By default, when --install is used, it will clean up its extracted files after installation, unless the --keep-files option is given, so unless you want to keep the files around you shouldn’t need to clean up after it.

## Running/building from source on Windows

If you’d rather run it as a standard Python script, you’ll need Python for Windows (this was tested with the latest 2.7 release) in order to execute the script.

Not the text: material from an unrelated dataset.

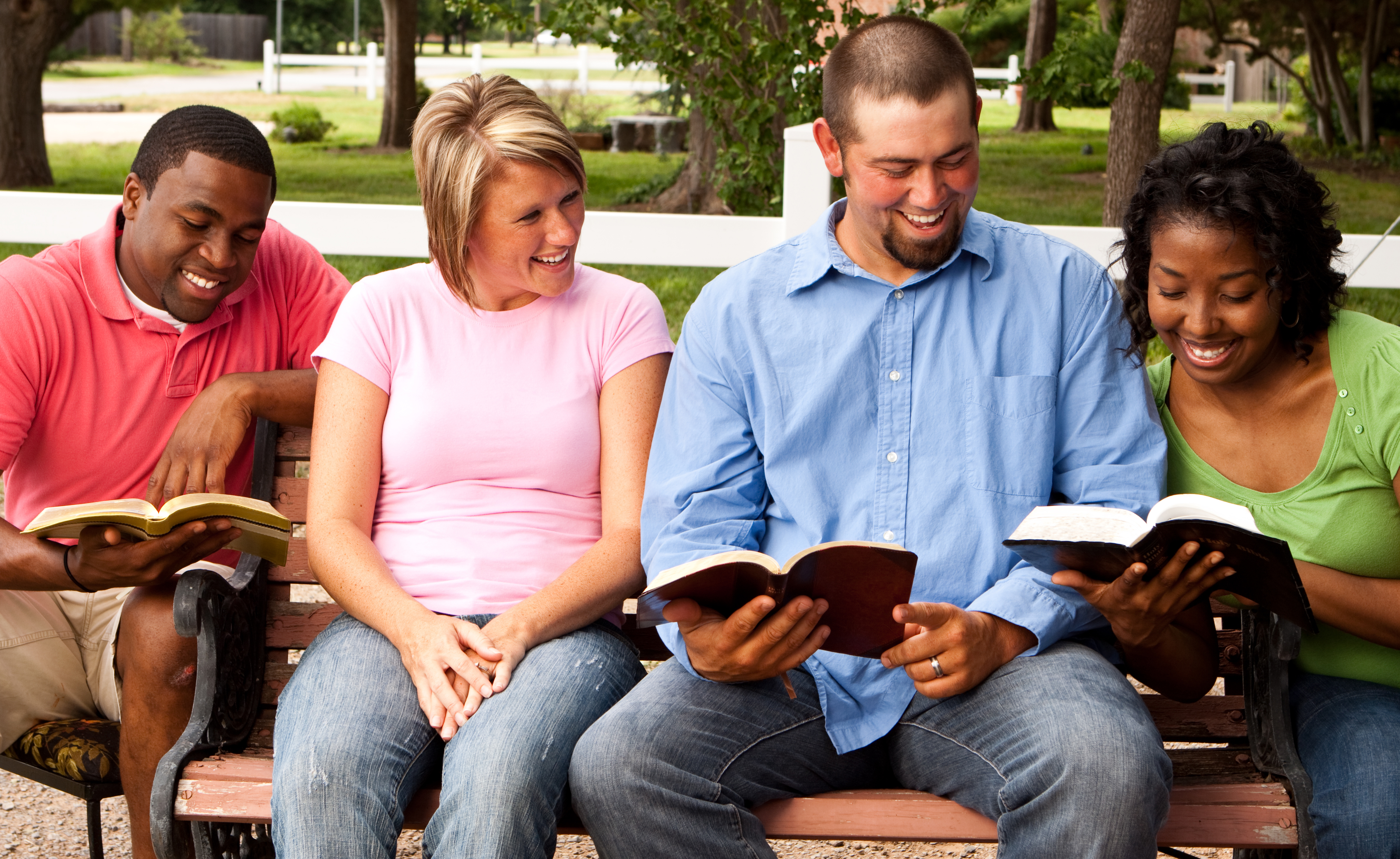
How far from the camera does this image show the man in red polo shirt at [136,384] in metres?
2.76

If you’d rather build it yourself, you can use the included build script. It requires Python and the matching version of pywin32. It handles downloading PyInstaller for you. Simply run it with no arguments, and it will build a zip file in the current working directory:

c:\python27\python build_windows_exe.py

## Unpack details on Windows

On OS X, we have the native hdiutil and pkgutil commands to do the work of unpacking the driver files. On Windows, we:

2. Extract the BootCampESD.pkg xar archive with 7-Zip
3. Extract the Payload archive with 7-Zip, once to decompress gzip and again to unpack the cpio archive
4. Use 7-Zip to extract the driver files from the WindowsSupport.dmg file within the pkg
5. Uninstall 7-Zip if we installed it

## Caveats

• It requires a network connection, which therefore requires that a working network driver be available. The simplest way I’ve found to do this is to place the various network drivers from BootCampESDs inside a “BootCamp” (or similar) folder within C:\Windows\INF on a sysprepped image. This folder is the default search location for device drivers, and it should automatically detect and install drivers located here for all unknown hardware. You can also modify the DevicePath registry key to add a custom location, but using the existing INF folder means no other changes besides a file copy are required to update an existing image’s drivers, so this can be done without actually restoring the image and booting it just to install a driver. Offline driver servicing using Windows and DISM is easy for WIM images, but most admins are likely not deploying WIM images to Macs, but rather using tools that wrap ntfsprogs.
• It currently performs almost no error handling.
• The 7-Zip downloads from a public URLs which is hardcoded in the script. Soon the brigadier.plist will support overriding these URLs with your own copies stored on a private webserver.
• After installation, it sets the FirstTimeRun registry key at HKEY_CURRENT_USER\Software\Apple Inc.\Apple Keyboard Support to disable the first-launch Boot Camp help popup, and there’s currently no option to disable this behaviour.
• Only supports installations on 64-bit Windows. It’s worth mentioning that the December 2012 Boot Camp driver ESDs seem to be 64-bit only, so extra work would need to be done to support 32-bit Windows. If 32-bit Windows support is important to you, there is an issue created to track it.